Best of luck with the other board.

SukkoPera commented 3 years ago

I've tried 3 different SD cards:

But no luck :(. Even with the new board, I can't see any activity on the MISO/MOSI lines :(.

SukkoPera commented 3 years ago

I think I've found a solution. I need to make some more tests when I get home, but I feel optimistic :).

This should actually give a nice boost in compatibility with more SD cards.

SukkoPera commented 3 years ago

So, here we go: thanks to this topic on the Arduino forum, in particular to lepoloni's post, I tried to put a 10k pull-up resistor on the MISO line before it reaches R4 and it did the trick on both of my boards! My 1 GB card is now recognized 100% of the time and seems to be working fine. The 4 GB one seems to have too big a filesystem while the 128 MB one gives I/O errors, but I'll keep trying with this one.

Here are some pictures to help locating the right spots for soldering the resistor (sorry but I still need to clean the boards after all the building and tentative bodges):

IMG_20210126_191740 IMG_20210126_191730

After looking at the schematics of the module, I thought that R4, which is supposed to be there for protection, actually has no utility at all, since it doesn't look like the buffer is suddenly going to reverse its direction.
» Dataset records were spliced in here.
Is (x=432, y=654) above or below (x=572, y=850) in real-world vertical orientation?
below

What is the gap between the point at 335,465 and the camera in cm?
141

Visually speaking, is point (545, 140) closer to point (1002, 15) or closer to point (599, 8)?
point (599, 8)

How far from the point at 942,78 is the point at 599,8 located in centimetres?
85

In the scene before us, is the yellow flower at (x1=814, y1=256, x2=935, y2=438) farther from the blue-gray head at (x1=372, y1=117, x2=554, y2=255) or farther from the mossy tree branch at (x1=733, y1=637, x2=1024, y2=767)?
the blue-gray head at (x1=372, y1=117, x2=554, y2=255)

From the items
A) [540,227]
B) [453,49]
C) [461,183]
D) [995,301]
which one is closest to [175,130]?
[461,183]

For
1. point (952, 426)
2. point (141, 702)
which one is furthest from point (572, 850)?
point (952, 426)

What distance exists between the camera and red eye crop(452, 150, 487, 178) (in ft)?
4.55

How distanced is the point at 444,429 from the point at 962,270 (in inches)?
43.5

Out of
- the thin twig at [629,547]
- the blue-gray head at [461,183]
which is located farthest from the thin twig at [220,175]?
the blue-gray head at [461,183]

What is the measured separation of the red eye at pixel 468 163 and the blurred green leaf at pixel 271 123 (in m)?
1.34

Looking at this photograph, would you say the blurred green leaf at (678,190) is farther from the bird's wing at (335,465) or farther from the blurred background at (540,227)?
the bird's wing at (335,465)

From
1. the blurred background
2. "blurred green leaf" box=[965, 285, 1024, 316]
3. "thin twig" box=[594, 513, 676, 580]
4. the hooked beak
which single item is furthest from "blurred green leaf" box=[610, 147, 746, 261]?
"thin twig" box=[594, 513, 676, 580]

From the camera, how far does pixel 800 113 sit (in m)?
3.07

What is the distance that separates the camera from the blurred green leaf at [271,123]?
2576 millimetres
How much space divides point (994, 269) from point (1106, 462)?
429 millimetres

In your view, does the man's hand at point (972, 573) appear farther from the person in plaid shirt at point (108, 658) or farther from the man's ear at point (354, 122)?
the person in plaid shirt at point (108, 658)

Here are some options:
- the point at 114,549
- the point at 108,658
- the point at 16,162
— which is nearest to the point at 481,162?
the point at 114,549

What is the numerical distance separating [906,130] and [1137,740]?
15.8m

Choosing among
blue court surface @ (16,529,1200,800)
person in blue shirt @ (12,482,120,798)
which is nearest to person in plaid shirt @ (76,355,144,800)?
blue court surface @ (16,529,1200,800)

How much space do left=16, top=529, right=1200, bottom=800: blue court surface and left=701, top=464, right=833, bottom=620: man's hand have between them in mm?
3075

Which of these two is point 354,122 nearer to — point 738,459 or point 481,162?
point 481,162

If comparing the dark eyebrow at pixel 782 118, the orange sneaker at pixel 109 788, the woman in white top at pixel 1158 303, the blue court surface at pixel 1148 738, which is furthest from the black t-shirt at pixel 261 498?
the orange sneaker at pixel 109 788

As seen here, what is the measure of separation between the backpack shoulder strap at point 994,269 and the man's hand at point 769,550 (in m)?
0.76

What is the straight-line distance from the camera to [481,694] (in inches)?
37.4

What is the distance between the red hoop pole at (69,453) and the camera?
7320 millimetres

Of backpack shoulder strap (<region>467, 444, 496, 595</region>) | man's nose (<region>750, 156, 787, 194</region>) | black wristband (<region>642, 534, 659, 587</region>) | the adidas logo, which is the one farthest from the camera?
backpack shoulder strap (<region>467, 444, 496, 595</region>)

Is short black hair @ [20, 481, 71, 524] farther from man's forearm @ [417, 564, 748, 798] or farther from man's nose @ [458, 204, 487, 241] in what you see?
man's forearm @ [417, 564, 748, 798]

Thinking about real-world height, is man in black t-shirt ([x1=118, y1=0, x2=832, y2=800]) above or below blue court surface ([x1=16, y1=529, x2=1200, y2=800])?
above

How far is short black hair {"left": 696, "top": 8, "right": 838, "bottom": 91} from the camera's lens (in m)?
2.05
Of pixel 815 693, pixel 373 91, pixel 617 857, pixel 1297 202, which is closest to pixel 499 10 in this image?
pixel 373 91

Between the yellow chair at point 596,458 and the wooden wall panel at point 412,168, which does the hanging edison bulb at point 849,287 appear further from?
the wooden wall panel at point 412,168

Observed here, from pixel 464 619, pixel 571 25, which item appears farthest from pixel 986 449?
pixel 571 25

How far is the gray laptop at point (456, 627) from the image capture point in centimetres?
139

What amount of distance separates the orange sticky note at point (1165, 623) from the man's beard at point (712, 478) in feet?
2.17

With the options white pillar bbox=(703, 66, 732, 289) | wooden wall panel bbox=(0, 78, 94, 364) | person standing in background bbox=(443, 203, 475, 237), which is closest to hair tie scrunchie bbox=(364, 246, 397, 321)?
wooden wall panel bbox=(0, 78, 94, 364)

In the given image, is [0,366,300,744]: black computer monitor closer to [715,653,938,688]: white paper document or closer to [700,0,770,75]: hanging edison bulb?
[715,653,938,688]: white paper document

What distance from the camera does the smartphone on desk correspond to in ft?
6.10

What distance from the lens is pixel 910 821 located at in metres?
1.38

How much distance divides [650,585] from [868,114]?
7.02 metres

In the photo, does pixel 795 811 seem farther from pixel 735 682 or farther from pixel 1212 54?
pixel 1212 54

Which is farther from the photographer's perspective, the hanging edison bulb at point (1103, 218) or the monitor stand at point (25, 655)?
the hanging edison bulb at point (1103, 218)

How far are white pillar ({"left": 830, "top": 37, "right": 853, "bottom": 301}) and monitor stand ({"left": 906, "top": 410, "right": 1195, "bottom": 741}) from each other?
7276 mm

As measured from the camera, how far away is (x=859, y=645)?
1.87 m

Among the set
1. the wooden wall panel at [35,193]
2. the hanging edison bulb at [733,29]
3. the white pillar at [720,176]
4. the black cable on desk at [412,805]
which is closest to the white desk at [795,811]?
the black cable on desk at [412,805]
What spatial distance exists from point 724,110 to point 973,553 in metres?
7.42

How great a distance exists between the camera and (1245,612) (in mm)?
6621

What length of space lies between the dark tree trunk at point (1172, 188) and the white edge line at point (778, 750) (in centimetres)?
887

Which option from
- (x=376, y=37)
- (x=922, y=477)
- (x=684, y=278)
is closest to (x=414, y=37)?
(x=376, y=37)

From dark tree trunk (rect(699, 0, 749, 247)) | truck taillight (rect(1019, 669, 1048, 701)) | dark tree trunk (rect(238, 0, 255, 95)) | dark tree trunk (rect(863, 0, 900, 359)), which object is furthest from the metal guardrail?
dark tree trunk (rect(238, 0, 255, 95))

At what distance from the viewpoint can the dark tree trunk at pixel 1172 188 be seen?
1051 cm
It just makes it harder for the SD to drive the MISO line, so I thought that removing the pull-up and bridging R4 altogether could be sufficient. This seems to work on the board with the larger SD module, while the smaller one still needs the pull-up, which is very odd as the basic circuit seems to be the same.

IMG_20210126_195014

Anyway, hope this helps, I'll keep doing more tests. Thanks @jbilander for your support!

PS: The board is my own modification of @jbilander's one. I made it mainly for my personal use (I like edge connectors, 0805 and SOT-23) but it's available here if anybody is interested.

PS2: I also took the time to report the Amiga 68k toolchain build error. The issue contains a link to the patch I applied to m4 in order to get it to build. Have a look there if you are having the same problem. BTW, I still haven't tested the spisd.device I finally managed to build.

jbilander commented 3 years ago

Very nice, glad you got it working. Yes I think pull-ups on the SD Card Adapter is what they did and talked about in the SD-Box thread on the german forum a1k.org too. I mentioned it in my first comment here but that thread seems to now be behind a registration wall unfortunately, so very good that you documented and shared your findings here. Many Thanks 👍 Maybe that 4 GB card of yours will work if you format it with a single smaller partition like 2 GB FAT or so.

SukkoPera commented 3 years ago

After more testing, I decided to reinstall the pull-up resistor on the larger board too, it makes it more reliable to get any card to mount at the first attempt.

I got the 128 MB card working, seems like fat95 likes partitions with type 0b (W95 FAT32) better, I think I was using 06 (FAT16) before. I also got a 32 GB card working by making a single 2 GB partition on it (Maybe larger ones work too, I didn't try any other size). It takes a while to mount, but it works. I don't want to erase the 4 GB card so I guess I'll stop here with my tests.

Finally, I tested the spisd.device I built and it works fine.

I think all of the conclusions from this issue should be added to the docs, as it will be easier for new users to find there.

kendickson commented 3 years ago

Thanks for all of the investigation SukkoPera, and for the additional feedback, jbilander. I'll add a 10k resistor to my build (great photos – very helpful!) and see if it's the trick I was missing as well. Cheers.

Rezamjj commented 1 year ago

Hi, I have the second version of this board and I have exactly the same problem (error 115). What should I do? Please help me.

jbilander commented 1 year ago

Hi, I have the second version of this board and I have exactly the same problem (error 115). What should I do? Please help me.

For the rev 2 board use the V2 driver and firmware available here, best if you compile/build them yourself and you will get the latest bugfixed driver.